Mit diesen Sätzen beginnt Lewis Carrolls "Alice im Wunderland". Der Erzähler schildert die Ereignisse. Er teilt mit, was Alice denkt und fühlt:
Der Kaninchenbau verlief eine Zeitlang gerade wie ein Tunnel, dann fiel er plötzlich so steil ab, dass Alice keine Zeit hatte, daran zu denken, sich festzuhalten, bevor sie sich in einen sehr tiefen Schacht fallen fühlte.
Die Vermittlung der Ereignisse durch den Erzähler fehlt bei Unsuk Chins Oper. Die Bühne beschränkt sich darauf zu zeigen, was passiert. Sie verrät keine unausgesprochenen Gedanken. Das Ironisieren, Kommentieren, Erklären, Einordnen unterbleibt. Und solange jemand im Scheinwerferlicht steht, lässt sich der Lauf der Zeit weder verlangsamen noch beschleunigen. So bringt die Veroperung von "Alice im Wunderland" einen Dimensionsverlust gegenüber dem Buch.
Verschärfend kommt hinzu, dass die Sängerkörper im physikalischen Raum mit ihrer Schwere und Unbeholfenheit das Spiel auf gutgemeinte, aber wirkungsschwache Bühnenaktivität reduzieren. Sie verjagt jeden Hauch von Traum, Poesie und Wunder. An der Rampe erscheint bloss die Beflissenheit der Mitwirkenden, nicht aber die andere Welt "hinter dem Spiegel".
An den Randplätzen der Parkettreihen 4 und 5 hören die Kritiker nach kurzer Zeit auf zu schreiben. Die Vorstellung bietet zu wenig Bemerkenswertes. Die Drehbühne dreht und dreht. Episode folgt auf Episode. Kostümierte Menschen hantieren mit Requisiten herum. Die Kritiker schliessen die Augen. Jetzt schlafen sie ein. Was werden sie wohl über die Inszenierung von Elisabeth Stöppler und das Bühnenbild von Valentin Köhler publizieren? Vermutlich etwas Nettes. Dann gibt's keinen Ärger.

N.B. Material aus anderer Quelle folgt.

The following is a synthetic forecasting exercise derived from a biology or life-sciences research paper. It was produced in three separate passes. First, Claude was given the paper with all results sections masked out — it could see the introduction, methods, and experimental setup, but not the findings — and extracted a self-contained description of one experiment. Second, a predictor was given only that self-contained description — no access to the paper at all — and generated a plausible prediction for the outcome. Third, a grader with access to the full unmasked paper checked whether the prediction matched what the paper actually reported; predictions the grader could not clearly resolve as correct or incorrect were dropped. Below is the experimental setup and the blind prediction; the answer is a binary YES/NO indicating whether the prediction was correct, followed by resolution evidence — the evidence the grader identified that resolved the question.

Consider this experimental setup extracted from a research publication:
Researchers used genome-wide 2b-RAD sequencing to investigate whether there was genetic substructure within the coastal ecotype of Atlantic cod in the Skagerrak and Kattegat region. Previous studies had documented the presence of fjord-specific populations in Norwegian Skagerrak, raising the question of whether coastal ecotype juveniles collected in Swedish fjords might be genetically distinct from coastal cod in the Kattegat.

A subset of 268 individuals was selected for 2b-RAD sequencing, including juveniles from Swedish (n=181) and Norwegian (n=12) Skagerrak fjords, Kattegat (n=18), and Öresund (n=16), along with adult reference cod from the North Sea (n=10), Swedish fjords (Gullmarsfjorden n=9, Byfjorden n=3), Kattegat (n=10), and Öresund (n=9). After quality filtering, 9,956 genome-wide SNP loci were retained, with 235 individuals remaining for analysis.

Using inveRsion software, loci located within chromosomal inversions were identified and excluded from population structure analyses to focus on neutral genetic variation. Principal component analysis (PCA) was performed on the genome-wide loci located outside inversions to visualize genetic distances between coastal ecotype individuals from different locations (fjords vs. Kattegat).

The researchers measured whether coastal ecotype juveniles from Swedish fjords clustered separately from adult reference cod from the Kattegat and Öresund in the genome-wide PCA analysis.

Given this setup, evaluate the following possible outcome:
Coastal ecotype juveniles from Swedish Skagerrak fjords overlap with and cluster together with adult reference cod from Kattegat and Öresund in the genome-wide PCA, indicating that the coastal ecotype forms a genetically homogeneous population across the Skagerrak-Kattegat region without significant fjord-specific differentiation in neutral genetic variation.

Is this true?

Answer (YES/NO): YES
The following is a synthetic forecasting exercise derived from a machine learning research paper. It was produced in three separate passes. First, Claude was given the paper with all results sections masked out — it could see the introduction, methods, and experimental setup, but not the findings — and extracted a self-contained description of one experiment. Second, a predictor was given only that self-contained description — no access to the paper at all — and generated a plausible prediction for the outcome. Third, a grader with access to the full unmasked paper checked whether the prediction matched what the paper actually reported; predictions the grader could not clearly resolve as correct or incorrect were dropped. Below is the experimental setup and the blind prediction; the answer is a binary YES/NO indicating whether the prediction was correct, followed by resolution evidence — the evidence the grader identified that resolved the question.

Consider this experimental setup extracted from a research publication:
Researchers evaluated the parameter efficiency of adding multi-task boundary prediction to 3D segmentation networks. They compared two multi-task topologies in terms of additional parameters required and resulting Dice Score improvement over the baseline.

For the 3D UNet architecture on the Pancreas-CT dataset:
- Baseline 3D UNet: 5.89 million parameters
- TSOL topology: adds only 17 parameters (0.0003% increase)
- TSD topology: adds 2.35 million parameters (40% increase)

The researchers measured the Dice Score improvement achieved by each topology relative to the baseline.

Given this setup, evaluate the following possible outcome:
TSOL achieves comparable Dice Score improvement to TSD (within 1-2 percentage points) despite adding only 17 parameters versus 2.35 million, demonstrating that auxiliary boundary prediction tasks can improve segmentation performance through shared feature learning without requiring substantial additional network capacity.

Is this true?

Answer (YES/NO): YES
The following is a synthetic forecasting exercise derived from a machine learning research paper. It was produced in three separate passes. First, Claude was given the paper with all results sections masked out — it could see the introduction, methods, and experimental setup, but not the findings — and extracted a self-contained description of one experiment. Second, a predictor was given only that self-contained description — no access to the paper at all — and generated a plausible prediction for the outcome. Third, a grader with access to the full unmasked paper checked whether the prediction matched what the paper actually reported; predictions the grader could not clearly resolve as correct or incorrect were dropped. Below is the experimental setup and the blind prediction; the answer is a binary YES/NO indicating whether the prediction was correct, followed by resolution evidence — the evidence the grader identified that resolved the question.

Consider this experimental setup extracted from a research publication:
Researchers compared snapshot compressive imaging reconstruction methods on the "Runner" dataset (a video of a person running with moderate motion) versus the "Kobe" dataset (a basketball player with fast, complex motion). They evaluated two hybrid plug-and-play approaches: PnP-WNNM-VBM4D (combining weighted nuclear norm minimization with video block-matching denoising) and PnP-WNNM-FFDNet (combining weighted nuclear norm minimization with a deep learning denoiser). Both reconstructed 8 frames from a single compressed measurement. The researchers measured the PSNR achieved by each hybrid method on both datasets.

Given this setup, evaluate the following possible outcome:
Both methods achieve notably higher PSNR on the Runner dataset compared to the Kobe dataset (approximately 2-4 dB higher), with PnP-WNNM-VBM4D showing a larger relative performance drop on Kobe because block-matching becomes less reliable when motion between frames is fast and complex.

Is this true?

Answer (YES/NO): NO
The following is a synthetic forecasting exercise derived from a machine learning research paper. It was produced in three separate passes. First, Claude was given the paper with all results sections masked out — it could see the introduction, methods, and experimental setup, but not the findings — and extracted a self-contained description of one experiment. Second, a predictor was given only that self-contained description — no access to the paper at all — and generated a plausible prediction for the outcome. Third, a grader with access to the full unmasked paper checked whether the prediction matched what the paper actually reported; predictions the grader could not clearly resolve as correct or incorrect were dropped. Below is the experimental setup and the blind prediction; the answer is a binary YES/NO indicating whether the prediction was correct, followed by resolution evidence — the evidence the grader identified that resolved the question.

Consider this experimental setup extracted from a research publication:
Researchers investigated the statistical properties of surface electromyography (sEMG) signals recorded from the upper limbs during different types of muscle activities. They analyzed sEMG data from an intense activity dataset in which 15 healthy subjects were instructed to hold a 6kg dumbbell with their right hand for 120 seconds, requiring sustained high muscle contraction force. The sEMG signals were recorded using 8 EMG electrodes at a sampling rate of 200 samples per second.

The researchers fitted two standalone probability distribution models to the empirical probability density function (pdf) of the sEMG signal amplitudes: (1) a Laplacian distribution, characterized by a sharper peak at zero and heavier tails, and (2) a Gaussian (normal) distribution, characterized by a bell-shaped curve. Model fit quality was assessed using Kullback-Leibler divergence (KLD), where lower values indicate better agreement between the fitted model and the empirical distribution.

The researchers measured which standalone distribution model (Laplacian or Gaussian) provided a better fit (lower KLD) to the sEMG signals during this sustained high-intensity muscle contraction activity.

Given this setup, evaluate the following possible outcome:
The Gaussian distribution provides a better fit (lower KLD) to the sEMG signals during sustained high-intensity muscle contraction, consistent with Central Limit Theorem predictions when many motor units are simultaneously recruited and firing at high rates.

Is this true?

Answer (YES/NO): YES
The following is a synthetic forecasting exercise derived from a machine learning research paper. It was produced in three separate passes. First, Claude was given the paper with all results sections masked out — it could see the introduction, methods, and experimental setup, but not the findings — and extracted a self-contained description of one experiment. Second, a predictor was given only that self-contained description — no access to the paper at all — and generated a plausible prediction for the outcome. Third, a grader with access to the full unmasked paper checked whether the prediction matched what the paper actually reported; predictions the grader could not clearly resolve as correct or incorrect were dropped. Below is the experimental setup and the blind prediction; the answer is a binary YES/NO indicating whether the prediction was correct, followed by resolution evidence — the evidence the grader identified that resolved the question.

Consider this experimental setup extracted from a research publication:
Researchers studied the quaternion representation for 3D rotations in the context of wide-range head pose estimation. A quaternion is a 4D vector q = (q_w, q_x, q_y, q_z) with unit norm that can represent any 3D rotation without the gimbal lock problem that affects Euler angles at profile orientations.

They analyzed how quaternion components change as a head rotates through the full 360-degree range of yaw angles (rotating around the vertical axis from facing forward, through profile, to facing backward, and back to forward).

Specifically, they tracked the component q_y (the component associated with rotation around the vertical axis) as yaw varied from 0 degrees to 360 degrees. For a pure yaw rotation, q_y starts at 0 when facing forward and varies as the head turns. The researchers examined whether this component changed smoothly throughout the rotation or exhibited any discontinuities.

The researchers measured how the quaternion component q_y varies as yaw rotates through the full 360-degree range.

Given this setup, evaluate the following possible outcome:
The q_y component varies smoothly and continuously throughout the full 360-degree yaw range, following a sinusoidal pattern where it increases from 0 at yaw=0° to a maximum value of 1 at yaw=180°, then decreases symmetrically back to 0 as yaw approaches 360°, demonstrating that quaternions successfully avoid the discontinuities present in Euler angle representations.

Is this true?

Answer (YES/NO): NO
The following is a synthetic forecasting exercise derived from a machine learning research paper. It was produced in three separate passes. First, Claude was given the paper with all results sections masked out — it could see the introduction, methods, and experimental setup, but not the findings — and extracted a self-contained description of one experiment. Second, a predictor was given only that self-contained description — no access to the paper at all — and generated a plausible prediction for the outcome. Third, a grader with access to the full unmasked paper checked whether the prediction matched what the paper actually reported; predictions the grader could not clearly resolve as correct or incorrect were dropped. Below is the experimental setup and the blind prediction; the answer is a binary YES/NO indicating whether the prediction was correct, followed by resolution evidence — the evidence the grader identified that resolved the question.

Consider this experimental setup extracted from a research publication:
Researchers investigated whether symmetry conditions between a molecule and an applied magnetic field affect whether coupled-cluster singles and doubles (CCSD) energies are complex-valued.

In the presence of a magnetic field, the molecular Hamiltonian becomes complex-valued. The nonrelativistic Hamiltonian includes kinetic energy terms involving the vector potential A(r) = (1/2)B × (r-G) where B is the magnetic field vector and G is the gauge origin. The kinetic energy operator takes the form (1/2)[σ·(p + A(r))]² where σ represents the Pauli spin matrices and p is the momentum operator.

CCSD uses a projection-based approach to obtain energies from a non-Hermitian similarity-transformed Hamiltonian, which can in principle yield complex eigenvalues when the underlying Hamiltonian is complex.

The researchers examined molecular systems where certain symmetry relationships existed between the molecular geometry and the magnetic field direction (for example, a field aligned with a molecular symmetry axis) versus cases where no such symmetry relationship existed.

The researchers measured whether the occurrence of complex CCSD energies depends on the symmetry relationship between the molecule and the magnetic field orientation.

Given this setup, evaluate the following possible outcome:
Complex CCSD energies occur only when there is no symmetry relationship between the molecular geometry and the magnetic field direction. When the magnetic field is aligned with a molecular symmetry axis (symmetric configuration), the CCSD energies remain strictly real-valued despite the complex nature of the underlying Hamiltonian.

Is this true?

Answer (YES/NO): YES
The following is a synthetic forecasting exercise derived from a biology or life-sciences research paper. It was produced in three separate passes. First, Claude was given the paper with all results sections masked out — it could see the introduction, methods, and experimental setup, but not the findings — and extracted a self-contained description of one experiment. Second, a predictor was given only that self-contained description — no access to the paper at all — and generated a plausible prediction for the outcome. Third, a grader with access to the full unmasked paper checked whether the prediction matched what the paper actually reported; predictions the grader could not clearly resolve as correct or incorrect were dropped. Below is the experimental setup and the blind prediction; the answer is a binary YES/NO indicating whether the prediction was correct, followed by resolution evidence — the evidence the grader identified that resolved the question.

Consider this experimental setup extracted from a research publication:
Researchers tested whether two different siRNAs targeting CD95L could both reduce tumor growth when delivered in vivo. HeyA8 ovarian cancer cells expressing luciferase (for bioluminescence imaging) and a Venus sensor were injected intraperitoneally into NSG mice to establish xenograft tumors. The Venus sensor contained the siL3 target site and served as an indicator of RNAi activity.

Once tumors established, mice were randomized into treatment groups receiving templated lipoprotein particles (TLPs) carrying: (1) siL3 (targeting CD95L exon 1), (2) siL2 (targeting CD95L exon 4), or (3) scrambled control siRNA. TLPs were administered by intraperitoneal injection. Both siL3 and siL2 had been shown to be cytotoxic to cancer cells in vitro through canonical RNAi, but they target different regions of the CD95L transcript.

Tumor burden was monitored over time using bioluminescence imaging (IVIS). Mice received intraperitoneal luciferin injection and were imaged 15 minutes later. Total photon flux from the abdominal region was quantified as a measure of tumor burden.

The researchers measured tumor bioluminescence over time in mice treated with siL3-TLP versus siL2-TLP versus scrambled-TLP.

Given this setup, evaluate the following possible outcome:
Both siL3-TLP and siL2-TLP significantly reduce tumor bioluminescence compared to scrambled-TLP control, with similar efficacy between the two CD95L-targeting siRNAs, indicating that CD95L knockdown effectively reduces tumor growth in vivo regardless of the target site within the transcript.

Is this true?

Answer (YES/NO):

Das Aufregende bei "Alice in Wonderland" passiert in der Komposition. Die Partitur ist klangschön, dicht und evokativ. Sie führt den Krönungsakt von Mussorgskis "Boris Godunow" und die Verwandlungsmusik von Wagners "Parsifal" in die gemässigte Atonalität des 20. Jahrhunderts weiter und steigert sie durch eine Orchestrierung von ravelschem Raffinement. Unter der Leitung von Stephan Zilias realisiert das ORF Radio-Symphonieorchester die Klangpalette mit Akkuratesse, und das Schlagwerk bietet das Nonplusultra.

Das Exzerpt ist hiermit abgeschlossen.